==== Text to read
When I asked Don Grayston, in 2007, whether he would preside at my wedding, the response I got was not one typically expected from one's childhood priest:
“But Charlie, aren’t you an anarchist?”
During the ceremony a few months later at the WISE Hall, a couple blocks off of clerically-disinclined Commercial Drive and wearing a civilian collar and tie, Don hammed up his invocation of the authority of the Government of British Columbia: “Here’s where the bourgeois state rears its head.” Our guests adored him. When the time came for him to hand over the reins to our emcee, my sketch comedy partner Paul, Paul thought it would be fun to run up and slip Don a list of TV credits to rattle off by way of introduction. He began a stagey, faux-nervous stammer as he read and in that moment, Don was no longer a scholar-activist priest performing a secular wedding; he was a Vaudevillian. In a layer of irony that I think Don would have liked, Paul had become a comedian after quitting life as a pastor in the Korean-Canadian church. Conversations With a Painting, Grayston’s posthumous memoir, recounts at least a few episodes of jokes that turn out to presage something profoundly serious.
My wedding, to my wife Cara, was the penultimate occasion of Don’s presiding over important moments in my family’s spiritual lives, which included the marriage of my parents (1979), my baptism and my brother’s (1980 & 1983), my mother’s memorial service (1991), the wedding in 2007, and, finally, my grandmother’s funeral (2009). After that, Grayston’s own funeral, at Christ Church Cathedral in the fall of 2017, was decisive in drawing me back to the church into which he baptized me all those years ago.
A common mistake and enormous source of contemporary misery comes from the tendency to want to fit an individual human existence neatly into a clean, just-so narrative arc, and Grayston begins this story of his life by raising upfront questions about the “memoir boom” and whether it’s “just literary Kardashianism?” (He doesn’t think so.) But while the book begins full of quaint, WASPish biographical detail about a young, lower middle class itinerant Anglican priest and his increasingly frustrated wife, Grayston’s is a story that goes thoroughly cosmic by its midway point, deliberately unraveling into a series of unfolding pilgrimages and digressions; though the first parts of the book are told chronologically, by Don’s middle age kairos time and chronos time are being narratively braided in tight, overlapping patterns.
It’s a book that could have spun out into space. The narrative object that gives the story the centrifugal force it needs to hold is a painting called The Holy Man, painted in 1965 by Czech-Canadian artist Stanislava (Velenka) Fanderlik, and impulsively purchased by Grayston on first sight, seven years later. At the time he buys it, the painting is something between an avatar of his confidence and ambition (he has tied its purchase psychologically to the outcome of an academic grant whose rejection he is appealing) and a decoration for his home; by the end of his life, more than four decades later, the painting is his prayer companion and, as far as he is concerned, a functional icon in something akin to the Orthodox tradition. Along the way, the painting will address him, produce an injunction related to the years between fifty and seventy-five, and become the fulcrum not only of Grayston’s self-understanding, but his understanding of nearly every important, formative relationship in his life.
========
==== Data rows
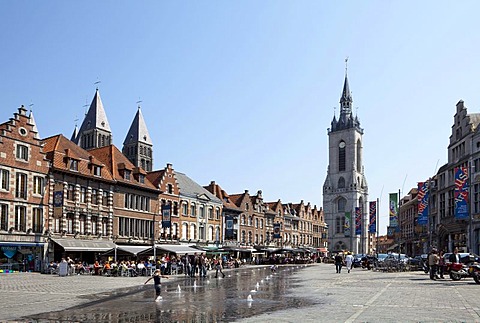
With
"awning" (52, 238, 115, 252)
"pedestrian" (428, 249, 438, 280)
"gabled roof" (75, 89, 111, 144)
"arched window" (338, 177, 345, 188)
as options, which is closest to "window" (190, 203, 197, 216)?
"awning" (52, 238, 115, 252)

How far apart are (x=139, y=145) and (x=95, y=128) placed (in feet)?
30.9

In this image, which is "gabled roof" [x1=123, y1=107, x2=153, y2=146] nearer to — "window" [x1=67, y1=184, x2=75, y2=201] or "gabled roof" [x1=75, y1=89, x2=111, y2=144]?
"gabled roof" [x1=75, y1=89, x2=111, y2=144]

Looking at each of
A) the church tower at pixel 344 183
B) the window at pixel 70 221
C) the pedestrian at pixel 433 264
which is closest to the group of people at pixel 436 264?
the pedestrian at pixel 433 264

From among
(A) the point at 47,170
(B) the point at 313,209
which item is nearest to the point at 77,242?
(A) the point at 47,170

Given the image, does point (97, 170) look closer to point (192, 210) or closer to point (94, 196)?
point (94, 196)

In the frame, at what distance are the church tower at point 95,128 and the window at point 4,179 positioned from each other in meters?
53.3

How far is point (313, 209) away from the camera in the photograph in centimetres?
11925

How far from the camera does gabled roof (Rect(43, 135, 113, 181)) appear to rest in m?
47.1

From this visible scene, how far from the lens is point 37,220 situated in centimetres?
4425

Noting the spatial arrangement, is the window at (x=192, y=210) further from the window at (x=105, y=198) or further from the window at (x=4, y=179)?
the window at (x=4, y=179)

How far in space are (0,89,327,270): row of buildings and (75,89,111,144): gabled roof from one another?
91.7ft

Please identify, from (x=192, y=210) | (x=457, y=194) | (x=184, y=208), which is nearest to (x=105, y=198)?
(x=184, y=208)

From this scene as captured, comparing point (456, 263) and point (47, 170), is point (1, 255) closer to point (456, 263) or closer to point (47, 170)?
point (47, 170)

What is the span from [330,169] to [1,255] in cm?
12436
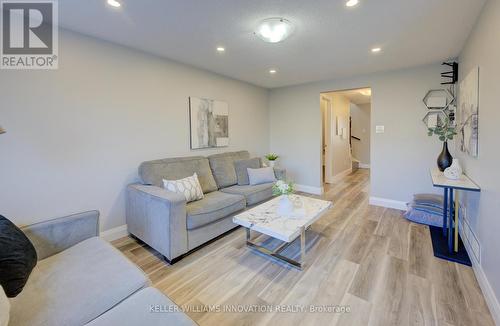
========
» **Exercise task 1**
Count the rows that contain the string "camera", treating uppercase and lowercase as different, and give only the number.
» **Exercise task 2**
Please extend the essay on Don Grayston's memoir with the next part, starting after its final sentence.

» **Expected answer 1**
2

» **Expected answer 2**
The cleaving event in the middle of the story of Don’s life, as he shares it, was the failure of his marriage, the closing months of which overlapped with an intoxicating and spiritually enlivening extramarital affair, at age 49. The new relationship, however, ended at virtually the same instant as the legal marriage, and the resulting shock, devastation, and rebirth were the stuff that Christian stories are made of. The moments of reckoning that came out of that forty-ninth year determined the path of the rest of Grayston’s life.
Grayston pays particular attention to the difficulty of ages ending in nine — he cites a newspaper article exploring the hidden challenges placed upon the years leading up to our big, visible milestones like 40, 50, 60. I read Don’s memoir from the vantage of the excruciating age of 39, and can speak to the immediacy of this truth; magnified, in my case, by the fact that it was the age my mother was when Don spoke to her memory at All Saints' church in South Burnaby, while a 10 year old me tried to figure out why I wasn’t crying.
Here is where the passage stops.